The company has already made its presence felt at overseas exhibitions with home appliances using graphene. A representative example is the graphene radiator. The entire surface of the thin graphene film works like a heating element and can reach up to about 75 degrees, and it improved energy efficiency by more than 30% compared with conventional heaters. Because of this, it won the Best of Innovation Award at CES 2023, the world's largest IT exhibition, and was named one of Time's Best Inventions of 2023.
As these results accumulate, industry interest is growing.
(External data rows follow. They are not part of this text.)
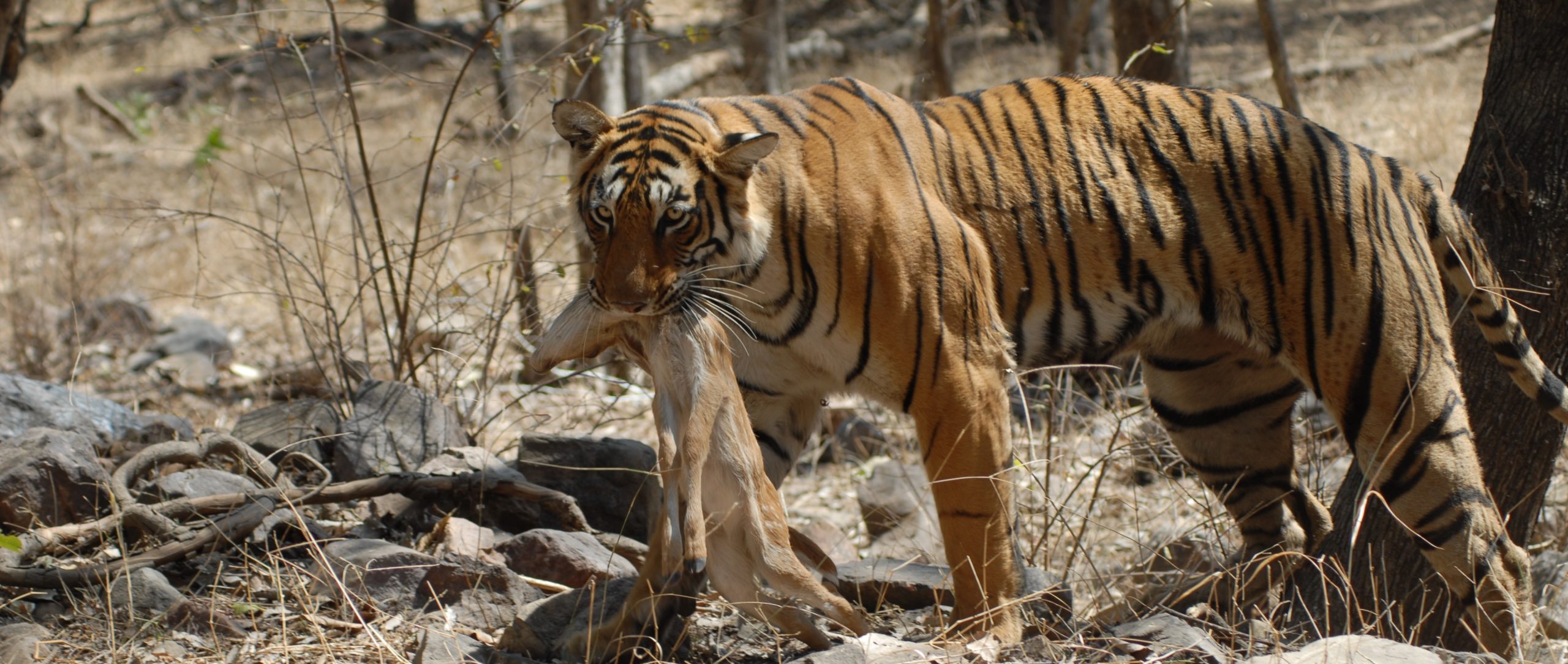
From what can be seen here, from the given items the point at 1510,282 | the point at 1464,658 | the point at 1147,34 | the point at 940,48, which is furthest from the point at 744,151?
the point at 940,48

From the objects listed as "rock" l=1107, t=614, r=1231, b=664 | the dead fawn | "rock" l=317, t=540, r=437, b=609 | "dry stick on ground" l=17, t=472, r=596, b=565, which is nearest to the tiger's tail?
"rock" l=1107, t=614, r=1231, b=664

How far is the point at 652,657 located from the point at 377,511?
1.61 m

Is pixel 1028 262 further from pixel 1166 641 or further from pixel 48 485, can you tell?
pixel 48 485

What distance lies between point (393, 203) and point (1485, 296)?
916cm

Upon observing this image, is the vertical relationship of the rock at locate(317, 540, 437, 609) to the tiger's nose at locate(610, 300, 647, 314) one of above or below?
below

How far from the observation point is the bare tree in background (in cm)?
587

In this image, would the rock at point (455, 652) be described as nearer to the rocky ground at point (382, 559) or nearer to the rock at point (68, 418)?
the rocky ground at point (382, 559)

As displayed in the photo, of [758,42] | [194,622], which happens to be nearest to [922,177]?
[194,622]

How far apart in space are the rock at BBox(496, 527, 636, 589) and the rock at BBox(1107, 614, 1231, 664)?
4.84ft

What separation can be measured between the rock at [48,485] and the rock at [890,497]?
120 inches

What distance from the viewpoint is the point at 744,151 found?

In fact, not only government and local officials but also partners from Samsung Electronics, LG Electronics, SK hynix, and POSCO Holdings attended the completion ceremony. This suggests that large manufacturers that could be buyers are watching the stage where graphene is actually incorporated into parts and products.
Graphene applications are expanding beyond industrial materials into bio. Hong said, "When graphene is made very small, below several nanometers (nm, one-billionth of a meter), it is called 'graphene quantum dots,' and graphene quantum dots have shown potential effectiveness in basic research on diseases such as childhood dementia, Lou Gehrig's disease, and Parkinson's disease," adding, "We also plan to mass-produce graphene quantum dots in Pohang."
Hong predicted that the graphene industry will, in the long run, become a vast industrial sector like steel and silicon. He said, "In 20 years, every household will have at least 10 graphene-based electronic devices," and explained, "That foundation is being built in Pohang."
The reason for choosing Pohang as a "graphene valley" is also to build a long-term industrial ecosystem. He added, "We can connect top-tier research infrastructure at Pohang University of Science and Technology POSTECH with a skilled manufacturing workforce in one place," and, "Combining them can create a Korean model of Pittsburgh, where universities, research, and manufacturing are integrated around Carnegie Mellon University."
◇ "Graphene and materials industries need policies that look 10 years ahead"
Hong expressed concern about the government's artificial intelligence (AI)-centered industrial policy, saying, "For new material industries like graphene to grow, national policies must have a long horizon." He said, "The current mood seems to suggest that all industries will be replaced by AI, but there are clearly areas that AI can never surpass," and, "AI can replace some parts, but not the whole."
Graphene Square actively uses AI for quality vision inspection, defect detection, and recipe recommendations for cooking. But Hong said, "AI is an important tool, so building infrastructure is important, but AI cannot be the purpose of industry."
He continued, "If AI alone becomes the national agenda, new material industries that take a long time will struggle even to get started, and talent in fields like materials and bio may lose morale, thinking, 'Is my field unnecessary?'" He added, "Steel, semiconductors, and graphene all need policies that look more than 10 years ahead."
Hong said, "In Pohang, if one factory falters, hundreds of jobs disappear and the local commercial district takes a direct hit," and added, "What's needed in such regions isn't just AI but a national portfolio that grows multiple industries together."